GIVEN INFORMATION –
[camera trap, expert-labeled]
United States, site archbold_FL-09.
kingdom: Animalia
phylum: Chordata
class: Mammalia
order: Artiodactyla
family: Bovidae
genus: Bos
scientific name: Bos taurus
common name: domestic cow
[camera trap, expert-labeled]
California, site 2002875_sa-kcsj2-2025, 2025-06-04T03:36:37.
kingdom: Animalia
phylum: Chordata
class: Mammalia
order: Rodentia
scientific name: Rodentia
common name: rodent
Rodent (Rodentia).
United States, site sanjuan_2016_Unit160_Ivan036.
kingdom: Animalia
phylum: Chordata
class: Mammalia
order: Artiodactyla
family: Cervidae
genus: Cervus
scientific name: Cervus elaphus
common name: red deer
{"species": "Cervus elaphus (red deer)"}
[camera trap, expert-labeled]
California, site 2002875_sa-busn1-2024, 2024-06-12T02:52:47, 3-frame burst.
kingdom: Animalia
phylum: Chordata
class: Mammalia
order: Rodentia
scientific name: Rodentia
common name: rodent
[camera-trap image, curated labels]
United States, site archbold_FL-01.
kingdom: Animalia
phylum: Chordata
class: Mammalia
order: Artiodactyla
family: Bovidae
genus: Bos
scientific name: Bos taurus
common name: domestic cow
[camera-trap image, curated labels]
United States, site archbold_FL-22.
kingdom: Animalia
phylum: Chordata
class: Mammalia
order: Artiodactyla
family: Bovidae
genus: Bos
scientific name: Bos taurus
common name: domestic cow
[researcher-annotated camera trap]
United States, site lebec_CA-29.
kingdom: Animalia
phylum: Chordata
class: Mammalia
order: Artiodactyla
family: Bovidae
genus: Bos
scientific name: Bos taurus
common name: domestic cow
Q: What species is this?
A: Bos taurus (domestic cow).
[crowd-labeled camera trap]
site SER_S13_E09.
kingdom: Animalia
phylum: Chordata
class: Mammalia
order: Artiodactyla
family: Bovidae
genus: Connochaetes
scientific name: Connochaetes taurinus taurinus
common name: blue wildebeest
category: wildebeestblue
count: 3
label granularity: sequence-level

WHAT NEEDS TO BE DONE – Reproduce all the records, exactly and in full.

ANSWER TO THIS TASK –
[camera trap, expert-labeled]
United States, site archbold_FL-09.
kingdom: Animalia
phylum: Chordata
class: Mammalia
order: Artiodactyla
family: Bovidae
genus: Bos
scientific name: Bos taurus
common name: domestic cow
[camera trap, expert-labeled]
California, site 2002875_sa-kcsj2-2025, 2025-06-04T03:36:37.
kingdom: Animalia
phylum: Chordata
class: Mammalia
order: Rodentia
scientific name: Rodentia
common name: rodent
Rodent (Rodentia).
United States, site sanjuan_2016_Unit160_Ivan036.
kingdom: Animalia
phylum: Chordata
class: Mammalia
order: Artiodactyla
family: Cervidae
genus: Cervus
scientific name: Cervus elaphus
common name: red deer
{"species": "Cervus elaphus (red deer)"}
[camera trap, expert-labeled]
California, site 2002875_sa-busn1-2024, 2024-06-12T02:52:47, 3-frame burst.
kingdom: Animalia
phylum: Chordata
class: Mammalia
order: Rodentia
scientific name: Rodentia
common name: rodent
[camera-trap image, curated labels]
United States, site archbold_FL-01.
kingdom: Animalia
phylum: Chordata
class: Mammalia
order: Artiodactyla
family: Bovidae
genus: Bos
scientific name: Bos taurus
common name: domestic cow
[camera-trap image, curated labels]
United States, site archbold_FL-22.
kingdom: Animalia
phylum: Chordata
class: Mammalia
order: Artiodactyla
family: Bovidae
genus: Bos
scientific name: Bos taurus
common name: domestic cow
[researcher-annotated camera trap]
United States, site lebec_CA-29.
kingdom: Animalia
phylum: Chordata
class: Mammalia
order: Artiodactyla
family: Bovidae
genus: Bos
scientific name: Bos taurus
common name: domestic cow
Q: What species is this?
A: Bos taurus (domestic cow).
[crowd-labeled camera trap]
site SER_S13_E09.
kingdom: Animalia
phylum: Chordata
class: Mammalia
order: Artiodactyla
family: Bovidae
genus: Connochaetes
scientific name: Connochaetes taurinus taurinus
common name: blue wildebeest
category: wildebeestblue
count: 3
label granularity: sequence-level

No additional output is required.